La société LSN Assurance produit aussi la liste des « contrats portefeuille [S] arrêtée au 18 juillet 2025 » concernant les « Particuliers et Professionnels », les « Entreprises RC Dommages » et les « Flottes et Construction » provenant d’une extraction logiciel certifiée conforme par le directeur financier. Cette liste fait ressortir que le montant total des contrats non résiliés en 2024-2025 s’élève à 35.390,89 euros, soit une commission de 15% correspondante de 5.308,63 euros.
Dès lors, M. [S] justifie d’une obligation non sérieusement contestable à hauteur de 10.000 euros correspondant à ses commissions sur la partie non atteinte par la prescription que la société LSN Assurance sera condamnée à lui payer, de sorte que l’ordonnance sera infirmée sur ce point.
Sur la demande d’établissement de bulletin de salaire des mois de juin 2020 :
Cette demande ne peut utilement aboutir en référé alors que la rétrocession de commissions ne peut avoir la qualification de salaire alors que M. [H] [S] a pris sa retraite, et qu’à tout le moins cette demande se heurte à une contestation sérieuse.
Sur la demande reconventionnelle de la Société :
La Société fait valoir qu’elle a mis en demeure le 07 novembre 2024 M. [S] de lui restituer la somme de 88.044,04 euros, le jugement définitif du 15 septembre 2020 disposant qu’elle n’est redevable d’aucune somme.

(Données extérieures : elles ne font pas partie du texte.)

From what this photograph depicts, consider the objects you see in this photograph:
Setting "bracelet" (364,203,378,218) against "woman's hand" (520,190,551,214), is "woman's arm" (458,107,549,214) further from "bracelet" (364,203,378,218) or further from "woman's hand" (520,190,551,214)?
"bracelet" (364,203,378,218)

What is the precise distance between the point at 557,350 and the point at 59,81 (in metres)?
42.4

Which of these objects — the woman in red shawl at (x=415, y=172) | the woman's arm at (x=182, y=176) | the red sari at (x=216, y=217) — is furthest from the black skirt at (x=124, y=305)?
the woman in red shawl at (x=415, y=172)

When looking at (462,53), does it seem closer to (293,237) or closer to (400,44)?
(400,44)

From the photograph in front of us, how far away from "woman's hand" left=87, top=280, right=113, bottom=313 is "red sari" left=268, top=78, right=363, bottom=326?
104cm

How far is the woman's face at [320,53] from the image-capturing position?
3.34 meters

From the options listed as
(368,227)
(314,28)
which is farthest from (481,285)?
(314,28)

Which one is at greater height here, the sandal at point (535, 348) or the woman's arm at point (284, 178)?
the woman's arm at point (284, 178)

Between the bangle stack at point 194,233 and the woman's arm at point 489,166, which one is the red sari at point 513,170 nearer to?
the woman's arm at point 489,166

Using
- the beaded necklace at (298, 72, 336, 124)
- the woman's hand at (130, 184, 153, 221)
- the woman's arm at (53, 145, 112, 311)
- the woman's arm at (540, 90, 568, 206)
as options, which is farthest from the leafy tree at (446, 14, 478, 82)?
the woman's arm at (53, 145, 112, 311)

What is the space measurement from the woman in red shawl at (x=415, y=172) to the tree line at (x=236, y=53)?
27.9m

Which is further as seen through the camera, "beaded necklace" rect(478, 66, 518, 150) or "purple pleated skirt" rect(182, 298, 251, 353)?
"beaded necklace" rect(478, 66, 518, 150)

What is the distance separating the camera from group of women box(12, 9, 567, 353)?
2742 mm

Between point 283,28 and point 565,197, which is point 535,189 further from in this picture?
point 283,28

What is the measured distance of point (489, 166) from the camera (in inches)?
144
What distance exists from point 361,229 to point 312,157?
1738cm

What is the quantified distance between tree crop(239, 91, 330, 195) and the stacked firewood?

M. [S] oppose que la demande de restitution des sommes reçues n’est pas fondée, et se heurte en outre à la prescription prévue à l’article 2224 du code civil et que cette demande n’est que la réponse à sa mise en demeure.
Sur ce,
Au regard des développements qui précèdent, s’agissant notamment des effets du jugement du 15 septembre 2020, cette demande se heurte à une contestation sérieuse qu’il n’appartient pas au juge des référés de trancher s’agissant du bien fondé de la demande en restitution de l’indu entraînant la confirmation de l’ordonnance entreprise.
Sur les dépens et l’article 700 du code de procédure civile :
La société LSN Assurance, qui succombe sera condamnée aux dépens d’appel et déboutée en sa demande fondée sur l’article 700 du code de procédure civile.
L’équité ne commande cependant pas de faire application des dispositions de l’article 700 du code de procédure civile.
PAR CES MOTIFS,
La cour, statuant publiquement, par arrêt contradictoire,
DÉCLARE recevable M. [H] [S] en sa demande s’agissant de la période postérieure au 10 février 2022 ;
INFIRME l’ordonnance en ce qu’elle a dit n’y avoir lieu à référé sur la demande de paiement des salaires depuis le 154 juin 2020 formulée par M. [H] [S] ;
Statuant du seul chef de la disposition infirmée,
CONDAMNE la société LSN Assurance à payer à M. [H] [S] la somme provisionnelle de 10.000 euros au titre des rétrocessions de commissions de février 2022 à juillet 2025 ;
CONFIRME le surplus de la décision ;
CONDAMNE la société LSN Assurance aux dépens d’appel ;
DIT n’y avoir lieu à application de l’article 700 du code de procédure civile.